--- Begin Text section ---

BRIEF DESCRIPTION OF DRAWINGS

      The detailed description is described with reference to the accompanying figures. The same numbers are used throughout the figures to reference like features and components. Some embodiments of system and/or methods in accordance with embodiments of the present subject matter are now described, by way of example only, and with reference to the accompanying figures, in which:
       FIG. 1 illustrates a farming structure for aquatic farming of multicellular organisms, according to an embodiment of the present subject matter.
       FIG. 2 a illustrates a flexible joint of the farming structure, according to an embodiment of the present subject matter.
       FIG. 2 b illustrates a flexible joint coupling three longitudinal members of the farming structure, according to an embodiment of the present subject matter.
       FIG. 3 a illustrates a flexible joint of the farming structure, according to another embodiment of the present subject matter.
       FIG. 3 b illustrates a flexible joint coupling six longitudinal members of the farming structure, according to an embodiment of the present subject matter.
       FIG. 4 illustrates the farming structure with external flotation means, according to an embodiment of the present subject matter.
       FIG. 5 illustrates the farming structure anchored at a surface of a water-body, according to an embodiment of the present subject matter.
       FIG. 6 illustrates a triangular structure of the farming structure with supporting means for cultivation of multicellular organisms, according to an embodiment of the present subject matter.
      It should be appreciated by those skilled in the art that any block diagrams herein represent conceptual views of illustrative systems embodying the principles of the present subject matter.

DETAILED DESCRIPTION

      The present subject matter relates to farming structures for aquatic farming of multicellular organisms.
      Farming structures utilized for aquatic farming typically experience stress of water waves while floating on or submerged in a water-body. Water waves usually impart irregular multidirectional stress on the farming structures. Farming structures that are conventionally utilized in aquatic farming are not substantially flexible to absorb the irregular stress of water waves. Due to the substantially low flexibility, the conventional farming structures are unable to sustain their configuration and order, and tend to collapse in water and damage under the stress of water waves. This makes the conventional farming structures for aquatic farming less durable.

--- End Text section ---

To do
1. Reproduce the passage of the farming-structure text starting at "It should be" and ending at "principles of the present subject matter.", word for word.
2. Proceed with the farming-structure description from the point at which it stops.
The records that follow are not required for anything here.

--- Begin Data excerpts ---

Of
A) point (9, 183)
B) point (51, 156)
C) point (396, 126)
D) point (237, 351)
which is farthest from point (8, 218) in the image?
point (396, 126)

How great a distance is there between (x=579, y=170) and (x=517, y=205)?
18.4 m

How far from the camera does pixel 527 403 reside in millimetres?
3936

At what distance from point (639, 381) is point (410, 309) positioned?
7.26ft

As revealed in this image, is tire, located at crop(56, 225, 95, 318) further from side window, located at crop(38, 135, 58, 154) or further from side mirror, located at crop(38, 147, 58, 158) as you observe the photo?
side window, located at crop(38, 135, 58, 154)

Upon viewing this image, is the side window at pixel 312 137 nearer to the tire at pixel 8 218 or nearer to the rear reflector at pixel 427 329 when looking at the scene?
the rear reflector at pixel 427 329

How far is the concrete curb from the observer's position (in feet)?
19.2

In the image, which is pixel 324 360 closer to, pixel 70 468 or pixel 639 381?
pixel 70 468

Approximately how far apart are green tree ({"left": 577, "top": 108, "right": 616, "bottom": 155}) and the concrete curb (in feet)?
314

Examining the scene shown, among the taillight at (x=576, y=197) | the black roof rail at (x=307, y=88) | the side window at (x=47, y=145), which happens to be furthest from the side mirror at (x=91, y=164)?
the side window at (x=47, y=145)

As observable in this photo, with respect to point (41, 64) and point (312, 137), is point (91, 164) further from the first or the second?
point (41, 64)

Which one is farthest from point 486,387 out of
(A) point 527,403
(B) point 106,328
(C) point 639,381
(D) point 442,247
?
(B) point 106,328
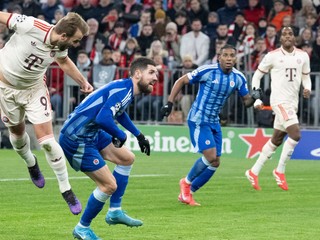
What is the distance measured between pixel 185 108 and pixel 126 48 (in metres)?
2.19

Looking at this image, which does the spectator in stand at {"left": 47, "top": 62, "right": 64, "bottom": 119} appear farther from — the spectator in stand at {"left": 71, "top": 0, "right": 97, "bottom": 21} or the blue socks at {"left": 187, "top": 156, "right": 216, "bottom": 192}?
the blue socks at {"left": 187, "top": 156, "right": 216, "bottom": 192}

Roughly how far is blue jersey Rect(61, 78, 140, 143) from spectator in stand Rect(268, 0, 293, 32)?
15.1m

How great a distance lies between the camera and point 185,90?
25.3m

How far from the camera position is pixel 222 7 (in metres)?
27.9

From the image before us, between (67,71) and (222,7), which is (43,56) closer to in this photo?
(67,71)

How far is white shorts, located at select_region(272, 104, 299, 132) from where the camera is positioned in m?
18.0

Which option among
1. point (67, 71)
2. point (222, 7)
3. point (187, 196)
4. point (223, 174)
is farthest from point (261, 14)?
point (67, 71)

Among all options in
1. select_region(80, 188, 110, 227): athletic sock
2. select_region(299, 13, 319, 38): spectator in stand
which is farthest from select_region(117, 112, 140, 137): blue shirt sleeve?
select_region(299, 13, 319, 38): spectator in stand

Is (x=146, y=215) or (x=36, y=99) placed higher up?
(x=36, y=99)

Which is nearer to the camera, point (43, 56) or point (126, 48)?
point (43, 56)

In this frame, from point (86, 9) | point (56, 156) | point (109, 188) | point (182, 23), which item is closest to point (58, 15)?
point (86, 9)

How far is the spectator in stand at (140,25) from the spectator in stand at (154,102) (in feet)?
6.22

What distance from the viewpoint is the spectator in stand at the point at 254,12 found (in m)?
26.9

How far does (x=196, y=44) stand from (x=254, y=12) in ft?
7.42
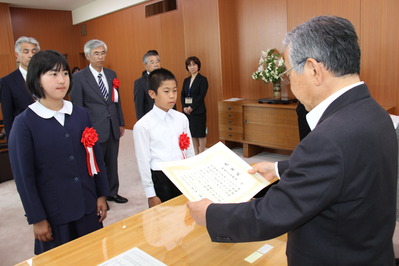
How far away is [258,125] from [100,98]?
2512 mm

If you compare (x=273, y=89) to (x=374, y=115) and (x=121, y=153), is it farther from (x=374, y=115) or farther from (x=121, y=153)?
(x=374, y=115)

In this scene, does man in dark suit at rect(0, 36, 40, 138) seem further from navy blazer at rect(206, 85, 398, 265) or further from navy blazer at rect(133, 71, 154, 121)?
navy blazer at rect(206, 85, 398, 265)

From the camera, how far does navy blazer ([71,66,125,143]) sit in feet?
10.8

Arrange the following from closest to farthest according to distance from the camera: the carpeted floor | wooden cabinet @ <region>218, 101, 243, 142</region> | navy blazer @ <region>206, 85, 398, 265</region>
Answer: navy blazer @ <region>206, 85, 398, 265</region>
the carpeted floor
wooden cabinet @ <region>218, 101, 243, 142</region>

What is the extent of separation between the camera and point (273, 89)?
511 centimetres

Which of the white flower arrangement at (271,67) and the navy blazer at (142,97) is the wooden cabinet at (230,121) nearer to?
the white flower arrangement at (271,67)

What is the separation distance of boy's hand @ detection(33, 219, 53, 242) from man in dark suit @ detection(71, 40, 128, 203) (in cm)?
185

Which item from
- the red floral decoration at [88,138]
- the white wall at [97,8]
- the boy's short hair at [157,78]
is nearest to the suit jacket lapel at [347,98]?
the red floral decoration at [88,138]

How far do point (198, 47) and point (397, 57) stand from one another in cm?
306

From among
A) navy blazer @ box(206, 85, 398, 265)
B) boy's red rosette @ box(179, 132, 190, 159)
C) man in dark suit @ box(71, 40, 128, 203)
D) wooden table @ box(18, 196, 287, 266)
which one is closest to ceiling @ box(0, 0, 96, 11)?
man in dark suit @ box(71, 40, 128, 203)

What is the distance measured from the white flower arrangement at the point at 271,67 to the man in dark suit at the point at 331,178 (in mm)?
3954

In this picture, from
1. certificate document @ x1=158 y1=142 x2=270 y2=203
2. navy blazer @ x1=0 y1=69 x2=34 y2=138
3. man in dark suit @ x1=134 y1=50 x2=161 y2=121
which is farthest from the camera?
man in dark suit @ x1=134 y1=50 x2=161 y2=121

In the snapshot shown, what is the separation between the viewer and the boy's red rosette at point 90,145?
172 cm

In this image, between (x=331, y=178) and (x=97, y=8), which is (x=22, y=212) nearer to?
(x=331, y=178)
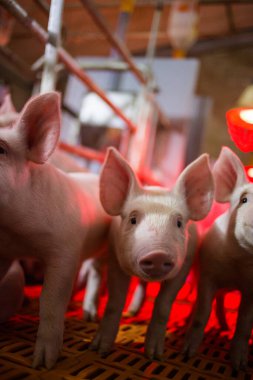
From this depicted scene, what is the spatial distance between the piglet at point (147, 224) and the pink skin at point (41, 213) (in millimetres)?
146

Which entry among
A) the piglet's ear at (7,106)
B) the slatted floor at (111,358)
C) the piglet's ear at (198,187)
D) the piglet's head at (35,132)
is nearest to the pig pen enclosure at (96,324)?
the slatted floor at (111,358)

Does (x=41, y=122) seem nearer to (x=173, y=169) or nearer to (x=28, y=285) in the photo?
Result: (x=28, y=285)

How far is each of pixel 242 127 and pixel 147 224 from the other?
1.53 ft

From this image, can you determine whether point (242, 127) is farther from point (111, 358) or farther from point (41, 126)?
point (111, 358)

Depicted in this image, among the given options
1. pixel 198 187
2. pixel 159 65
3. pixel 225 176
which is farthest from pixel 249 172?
pixel 159 65

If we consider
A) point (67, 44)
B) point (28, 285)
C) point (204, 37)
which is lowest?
Result: point (28, 285)

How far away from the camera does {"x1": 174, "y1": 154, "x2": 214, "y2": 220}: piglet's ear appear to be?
1.16 meters

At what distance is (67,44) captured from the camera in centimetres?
175

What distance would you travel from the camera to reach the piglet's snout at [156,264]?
2.98ft

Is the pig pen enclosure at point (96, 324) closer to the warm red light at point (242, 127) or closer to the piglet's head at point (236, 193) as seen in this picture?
the piglet's head at point (236, 193)

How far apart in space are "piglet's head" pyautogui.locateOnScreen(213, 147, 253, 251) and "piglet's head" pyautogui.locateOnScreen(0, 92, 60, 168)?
0.56 metres

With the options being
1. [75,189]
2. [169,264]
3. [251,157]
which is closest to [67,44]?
[75,189]

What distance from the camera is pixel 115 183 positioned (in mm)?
1194

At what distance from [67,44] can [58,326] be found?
1.29 meters
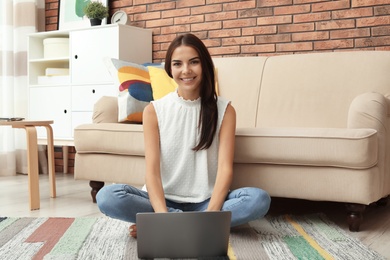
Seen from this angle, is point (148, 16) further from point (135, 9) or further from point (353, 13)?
point (353, 13)

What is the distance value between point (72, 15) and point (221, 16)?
1256 millimetres

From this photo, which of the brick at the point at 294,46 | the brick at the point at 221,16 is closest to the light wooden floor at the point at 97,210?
the brick at the point at 294,46

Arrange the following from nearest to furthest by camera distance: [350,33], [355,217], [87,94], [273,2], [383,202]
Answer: [355,217] → [383,202] → [350,33] → [273,2] → [87,94]

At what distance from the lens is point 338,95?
254 cm

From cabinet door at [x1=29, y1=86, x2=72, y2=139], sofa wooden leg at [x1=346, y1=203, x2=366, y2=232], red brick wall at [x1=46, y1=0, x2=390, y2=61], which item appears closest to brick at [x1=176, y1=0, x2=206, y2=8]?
red brick wall at [x1=46, y1=0, x2=390, y2=61]

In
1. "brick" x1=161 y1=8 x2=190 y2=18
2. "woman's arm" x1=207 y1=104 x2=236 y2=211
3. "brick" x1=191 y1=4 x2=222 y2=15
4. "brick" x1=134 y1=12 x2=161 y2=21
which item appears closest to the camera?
"woman's arm" x1=207 y1=104 x2=236 y2=211

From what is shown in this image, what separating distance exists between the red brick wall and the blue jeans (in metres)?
1.59

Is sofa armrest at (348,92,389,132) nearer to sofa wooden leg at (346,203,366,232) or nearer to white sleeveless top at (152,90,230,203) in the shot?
sofa wooden leg at (346,203,366,232)

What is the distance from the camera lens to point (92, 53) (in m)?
3.49

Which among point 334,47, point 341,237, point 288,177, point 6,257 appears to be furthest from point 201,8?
point 6,257

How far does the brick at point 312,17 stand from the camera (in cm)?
302

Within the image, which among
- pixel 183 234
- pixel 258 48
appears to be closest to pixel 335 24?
pixel 258 48

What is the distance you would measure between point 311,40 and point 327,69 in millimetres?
524

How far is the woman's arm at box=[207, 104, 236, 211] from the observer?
5.49ft
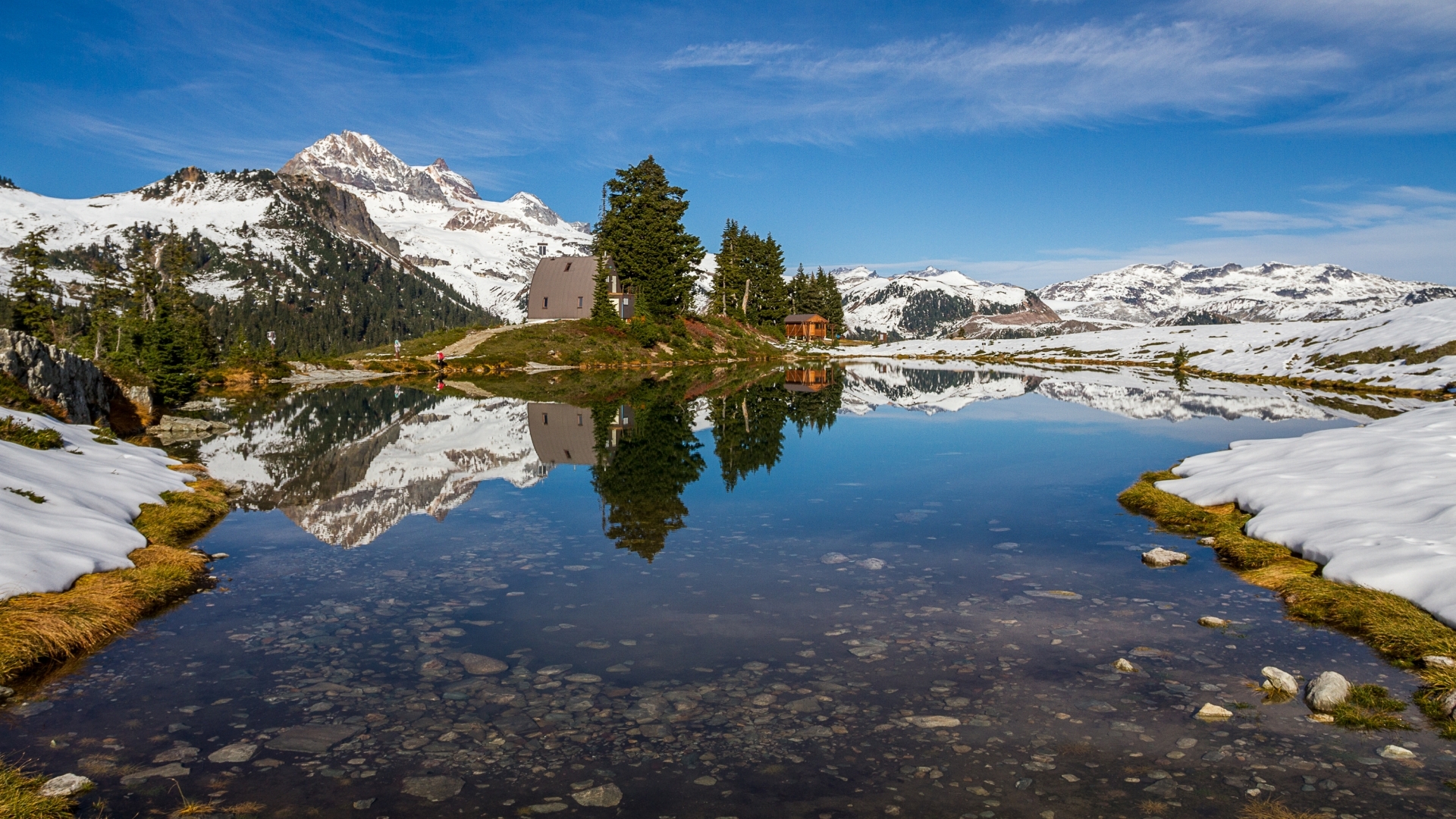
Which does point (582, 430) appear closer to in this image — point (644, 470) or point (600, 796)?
point (644, 470)

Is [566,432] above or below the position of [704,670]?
above

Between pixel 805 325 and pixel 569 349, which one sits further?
pixel 805 325

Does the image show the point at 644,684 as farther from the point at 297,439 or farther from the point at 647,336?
the point at 647,336

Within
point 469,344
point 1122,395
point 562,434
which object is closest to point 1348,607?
point 562,434

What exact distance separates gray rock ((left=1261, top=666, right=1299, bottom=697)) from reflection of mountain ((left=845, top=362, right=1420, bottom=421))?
123 ft

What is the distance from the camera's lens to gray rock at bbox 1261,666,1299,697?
9.72 metres

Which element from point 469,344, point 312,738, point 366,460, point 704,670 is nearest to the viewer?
point 312,738

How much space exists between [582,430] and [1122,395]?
44.5m

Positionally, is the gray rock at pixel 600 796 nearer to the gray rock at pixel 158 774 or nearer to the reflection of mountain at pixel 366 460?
the gray rock at pixel 158 774

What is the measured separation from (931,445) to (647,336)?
7209cm

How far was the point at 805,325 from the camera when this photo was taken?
17775cm

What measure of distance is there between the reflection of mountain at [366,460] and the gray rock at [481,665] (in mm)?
7731

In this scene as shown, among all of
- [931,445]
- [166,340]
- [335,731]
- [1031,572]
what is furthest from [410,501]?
[166,340]

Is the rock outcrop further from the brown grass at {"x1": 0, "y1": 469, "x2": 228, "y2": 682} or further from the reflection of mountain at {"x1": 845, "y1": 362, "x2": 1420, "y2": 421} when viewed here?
the reflection of mountain at {"x1": 845, "y1": 362, "x2": 1420, "y2": 421}
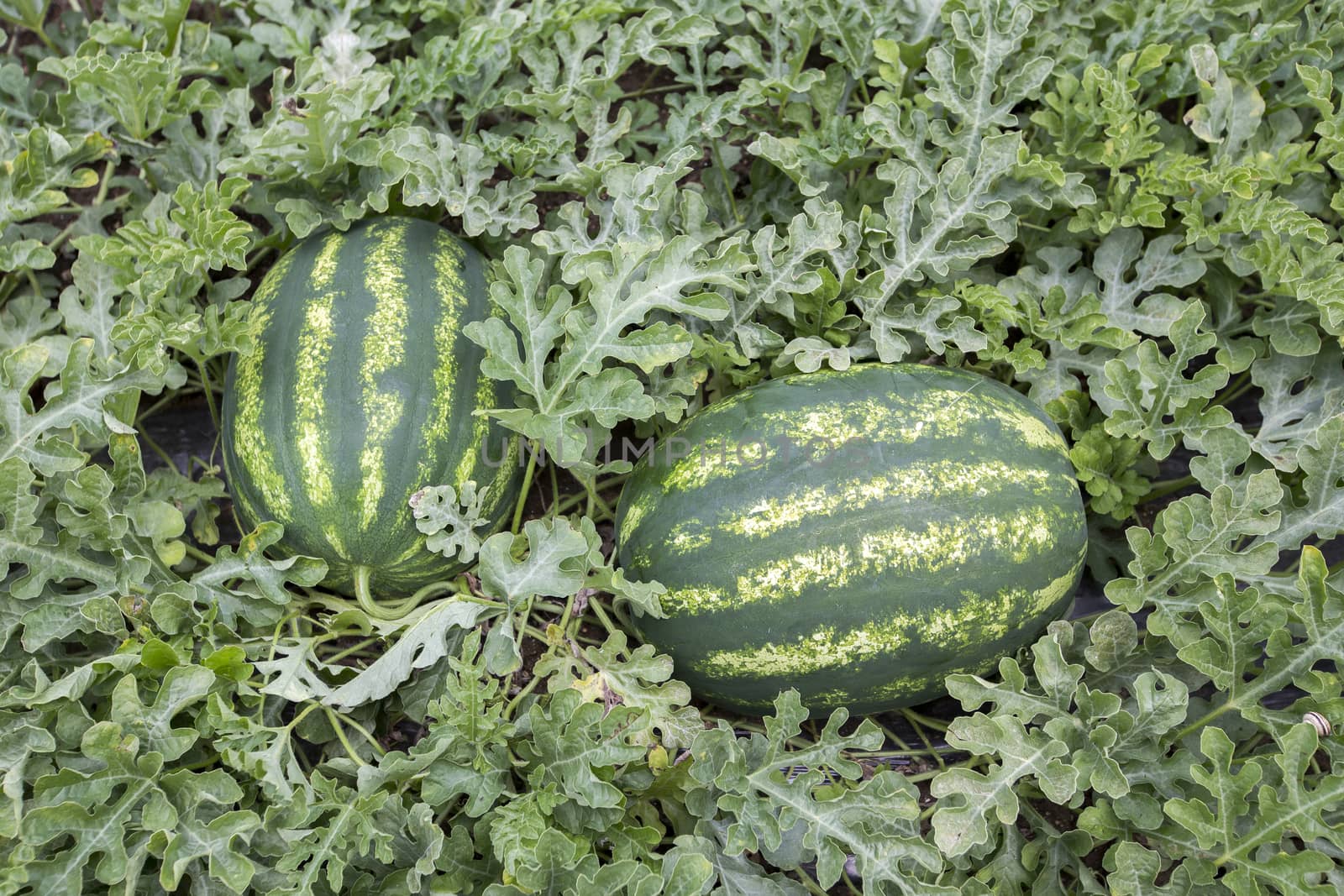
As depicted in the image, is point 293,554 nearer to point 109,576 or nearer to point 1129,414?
point 109,576

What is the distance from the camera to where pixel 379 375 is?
2150mm

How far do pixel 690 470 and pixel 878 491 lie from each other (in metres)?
0.41

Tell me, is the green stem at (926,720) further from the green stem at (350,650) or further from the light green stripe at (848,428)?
the green stem at (350,650)

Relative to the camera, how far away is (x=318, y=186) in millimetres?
2461

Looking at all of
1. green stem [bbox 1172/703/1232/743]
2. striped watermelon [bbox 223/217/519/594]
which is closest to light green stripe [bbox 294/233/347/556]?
striped watermelon [bbox 223/217/519/594]

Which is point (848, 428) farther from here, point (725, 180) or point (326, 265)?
point (326, 265)

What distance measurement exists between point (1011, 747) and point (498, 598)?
3.92ft

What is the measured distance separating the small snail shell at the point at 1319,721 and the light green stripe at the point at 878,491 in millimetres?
751

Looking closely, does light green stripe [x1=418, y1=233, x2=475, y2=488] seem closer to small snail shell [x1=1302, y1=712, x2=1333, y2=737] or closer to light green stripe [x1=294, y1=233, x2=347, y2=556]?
light green stripe [x1=294, y1=233, x2=347, y2=556]

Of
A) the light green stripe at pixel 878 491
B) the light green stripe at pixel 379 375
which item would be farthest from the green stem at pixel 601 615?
the light green stripe at pixel 379 375

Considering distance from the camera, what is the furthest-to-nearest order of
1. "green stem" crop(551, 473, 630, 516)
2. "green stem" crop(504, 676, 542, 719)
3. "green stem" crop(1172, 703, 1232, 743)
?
"green stem" crop(551, 473, 630, 516) < "green stem" crop(504, 676, 542, 719) < "green stem" crop(1172, 703, 1232, 743)

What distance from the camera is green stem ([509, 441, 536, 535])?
2.35 metres

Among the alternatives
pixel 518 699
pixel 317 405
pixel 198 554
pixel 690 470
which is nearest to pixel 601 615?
pixel 518 699

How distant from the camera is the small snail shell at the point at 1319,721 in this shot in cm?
209
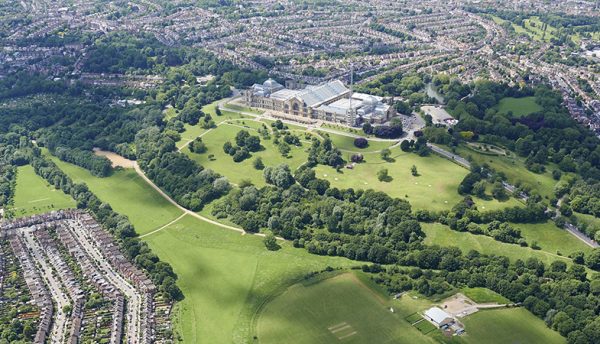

--- End Data excerpts ---

In response
1.
It should be appreciated by those skilled in the art that any block diagrams herein represent conceptual views of illustrative systems embodying the principles of the present subject matter.

2.
      The state of the art, for example disclosed in patent documents U.S. Pat. No. 7,587,991 and U.S. Pat. No. 5,309,672, relates to farming structures having a level of flexibility and/or durability. However, the conventional farming structures involve complicated assemblies which are difficult to assemble and require substantially large amount of material. Such conventional floating structures involve substantially high costs and their assembly is substantially complex and laborious. In addition, such conventional farming structures are not designed to adapt its shape to that of the water waves in the water-body and are not modularly expandable.
      Thus, there is a need of a farming structure for aquatic farming, which is substantially flexible, capable of adapting its shape to that of the water waves, sustaining its configuration and intrinsic shape without collapsing under the stress of water waves, easy to assemble, modular and involves low costs.
      The present subject matter describes farming structures for aquatic farming of multicellular organisms. The farming structures of the present subject matter are substantially flexible such that their configuration and the intrinsic shape are maintained under the influence of water waves while the farming structure is floating on or submerged in a water-body for the purposes of aquatic farming. In addition, the farming structure of the present subject matter is modular, scalable and easy to assemble, and is of low cost.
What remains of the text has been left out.